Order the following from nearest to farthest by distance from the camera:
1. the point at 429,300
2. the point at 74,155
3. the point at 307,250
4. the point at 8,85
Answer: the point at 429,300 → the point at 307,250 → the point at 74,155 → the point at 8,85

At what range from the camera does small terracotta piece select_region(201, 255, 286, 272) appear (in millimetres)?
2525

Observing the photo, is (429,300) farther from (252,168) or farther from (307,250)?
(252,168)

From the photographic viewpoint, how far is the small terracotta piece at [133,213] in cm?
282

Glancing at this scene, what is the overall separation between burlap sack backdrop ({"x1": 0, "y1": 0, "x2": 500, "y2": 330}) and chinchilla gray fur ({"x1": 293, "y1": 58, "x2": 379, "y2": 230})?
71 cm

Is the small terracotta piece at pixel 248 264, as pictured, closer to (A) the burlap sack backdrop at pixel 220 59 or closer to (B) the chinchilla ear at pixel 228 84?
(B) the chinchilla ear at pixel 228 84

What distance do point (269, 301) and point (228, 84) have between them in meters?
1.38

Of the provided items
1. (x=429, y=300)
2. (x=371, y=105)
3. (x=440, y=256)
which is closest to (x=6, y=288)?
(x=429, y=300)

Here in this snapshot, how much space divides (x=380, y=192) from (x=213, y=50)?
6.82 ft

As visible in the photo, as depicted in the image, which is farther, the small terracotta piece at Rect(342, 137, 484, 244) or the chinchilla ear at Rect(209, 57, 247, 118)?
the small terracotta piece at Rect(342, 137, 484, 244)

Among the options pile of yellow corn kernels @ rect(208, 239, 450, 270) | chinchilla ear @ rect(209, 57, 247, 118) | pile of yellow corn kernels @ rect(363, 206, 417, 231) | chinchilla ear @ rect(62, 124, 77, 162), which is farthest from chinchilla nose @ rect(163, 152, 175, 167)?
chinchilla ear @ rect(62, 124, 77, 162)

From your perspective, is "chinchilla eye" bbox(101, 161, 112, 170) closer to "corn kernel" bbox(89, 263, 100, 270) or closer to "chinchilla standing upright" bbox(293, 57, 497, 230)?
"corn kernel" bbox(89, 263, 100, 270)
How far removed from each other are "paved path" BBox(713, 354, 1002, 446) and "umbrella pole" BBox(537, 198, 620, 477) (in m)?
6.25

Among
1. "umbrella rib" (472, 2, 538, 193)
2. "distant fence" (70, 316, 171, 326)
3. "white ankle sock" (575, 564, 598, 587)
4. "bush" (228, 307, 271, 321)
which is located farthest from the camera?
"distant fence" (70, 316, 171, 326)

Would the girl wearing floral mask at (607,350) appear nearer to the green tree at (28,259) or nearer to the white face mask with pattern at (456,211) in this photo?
────────────────────
Problem description:
Output every entry shown above, exactly.

Exercise response:
Order the following from nearest to farthest by distance from the camera:
1. the point at 429,300
2. the point at 74,155
3. the point at 307,250
4. the point at 8,85
Answer: the point at 429,300 → the point at 307,250 → the point at 74,155 → the point at 8,85

At what range from the camera does small terracotta piece select_region(201, 255, 286, 272) appear (in millimetres)?
2525

Observing the photo, is (429,300) farther from (252,168) or farther from (307,250)?
(252,168)

From the photographic viewpoint, how far is the small terracotta piece at [133,213] in cm?
282

Glancing at this scene, what is the overall separation between burlap sack backdrop ({"x1": 0, "y1": 0, "x2": 500, "y2": 330}) and chinchilla gray fur ({"x1": 293, "y1": 58, "x2": 379, "y2": 230})?
71 cm

Is the small terracotta piece at pixel 248 264, as pictured, closer to (A) the burlap sack backdrop at pixel 220 59 or closer to (B) the chinchilla ear at pixel 228 84?
(B) the chinchilla ear at pixel 228 84

What distance do point (269, 301) and point (228, 84) have between them in meters?
1.38

Of the provided items
1. (x=429, y=300)
2. (x=371, y=105)
3. (x=440, y=256)
which is closest to (x=6, y=288)?
(x=429, y=300)

Here in this snapshot, how much space divides (x=380, y=192) from (x=213, y=50)?
6.82 ft

As visible in the photo, as depicted in the image, which is farther, the small terracotta piece at Rect(342, 137, 484, 244) or the chinchilla ear at Rect(209, 57, 247, 118)?
the small terracotta piece at Rect(342, 137, 484, 244)

Among the options pile of yellow corn kernels @ rect(208, 239, 450, 270) | chinchilla ear @ rect(209, 57, 247, 118) | pile of yellow corn kernels @ rect(363, 206, 417, 231) | chinchilla ear @ rect(62, 124, 77, 162), which is farthest from chinchilla nose @ rect(163, 152, 175, 167)?
chinchilla ear @ rect(62, 124, 77, 162)

From your perspective, is "chinchilla eye" bbox(101, 161, 112, 170) closer to "corn kernel" bbox(89, 263, 100, 270) or closer to "chinchilla standing upright" bbox(293, 57, 497, 230)?
"corn kernel" bbox(89, 263, 100, 270)
How far removed from each other are "paved path" BBox(713, 354, 1002, 446) and "umbrella pole" BBox(537, 198, 620, 477) (in m)?
6.25

Among
1. "umbrella rib" (472, 2, 538, 193)
2. "distant fence" (70, 316, 171, 326)
3. "white ankle sock" (575, 564, 598, 587)
4. "bush" (228, 307, 271, 321)
which is located farthest from the camera?
"distant fence" (70, 316, 171, 326)

Would the girl wearing floral mask at (607,350) appear nearer to the green tree at (28,259) or nearer to the white face mask with pattern at (456,211) in this photo?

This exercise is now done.